Основатель ордена целестинцев в юности избрал жизнь отшельника — удалился в пещеру и посвятил себя Богу, абсолютно отрекшись от собственной натуры. Шестнадцать часов в день он проводил в молитвах, не снимал власяницу, питался капустными листьями и запивал их водой, держал шесть сорокадневных постов в год. Он прославился и обрел единомышленников, его избрали папой Целестином V, однако в горьком раскаянии он совершил поступок, уникальный для папы, — вышел в отставку и вернулся к самоотречению и поискам Бога. Орден назвали в его честь, его почитали папы и короли, орден избавили от церковной десятины; он выдавал индульгенции истинно раскаявшимся, которые посещали монастыри целестинцев во время церковных праздников.

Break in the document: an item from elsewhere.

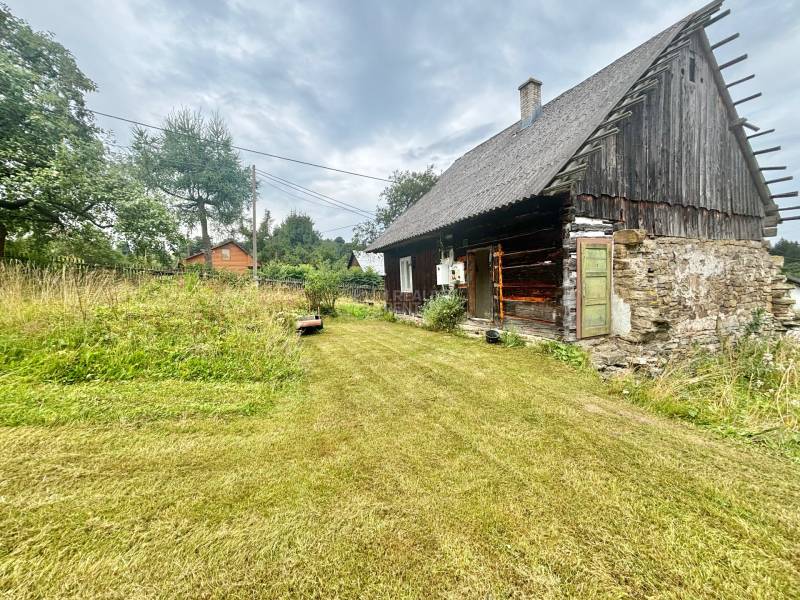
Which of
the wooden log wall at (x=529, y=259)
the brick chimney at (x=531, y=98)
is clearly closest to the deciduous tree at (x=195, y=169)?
the brick chimney at (x=531, y=98)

Не существует свидетельств о том, что де Куси часто навещал орден, да и вряд ли он был человеком, «дух коего отягощают заботы о духовном». По всей вероятности, выбор его был продиктован не тревогами, а тем, что аскетический образ жизни монахов-целестинцев внушал патронам ордена большую уверенность в собственном спасении.
Хартия, датированная 26 апреля 1390 года, открывается словами, в которых звучит уверенность в себе, присущая всему роду де Куси: «Сознаю, что преходящие светские блага бренной жизни распределены между теми, кто может и знает, как лучше ими распорядиться, и сохраняет их для Бога, пожаловавшего нам эти блага». Ради постоянной молитвы за себя, за свою жену, за предков и потомков, за всех рыцарей ордена Ангерран учредил монастырь для двенадцати монахов-целестинцев на своей земле в Вильневе, на берегу реки Эны, за пределами Суассона.
Де Куси пожаловал монастырю четыреста ливров ежегодного дохода и защитил орден множеством законных привилегий и льгот. Если бы в какой-то момент доход монастыря опустился ниже четырехсот ливров, де Куси позаботился о том, чтобы это исправить, и «монахи могли бы спокойно пользоваться этими доходами без какого-либо залога и принуждения с нашей стороны или со стороны наших потомков». В любом будущем споре монахи получат «совет, утешение и помощь от нас и наших судебных чиновников, наших советников и слуг, как если бы это была наша собственная тяжба». У целестинцев, по-видимому, был ловкий юрист, работавший над этим уставом, или же сам де Куси постарался застраховать свое будущее.
В последующие годы он никогда не забывал о монастыре. Когда по прошествии некоторого времени здания все еще не были достроены, де Куси добавил еще двести ливров к ежегодному доходу, чтобы завершить строительство. Позже он подарил целестинцам большое красивое имение в Суассоне, принадлежавшее братству лучников, с тем, чтобы монахам в случае войны было где укрыться и продолжить монашескую жизнь, которая, судя по предыдущему подарку, стала еще комфортнее. Узнав, что у монахов недостаточно вина — без которого обходились их предшественники, — Ангерран купил виноградник, который каждый год пополнял их запасы. Перед смертью Ангерран не успел официально оформить этот подарок, и виноградник стал причиной судебной тяжбы монастыря против наследников де Куси.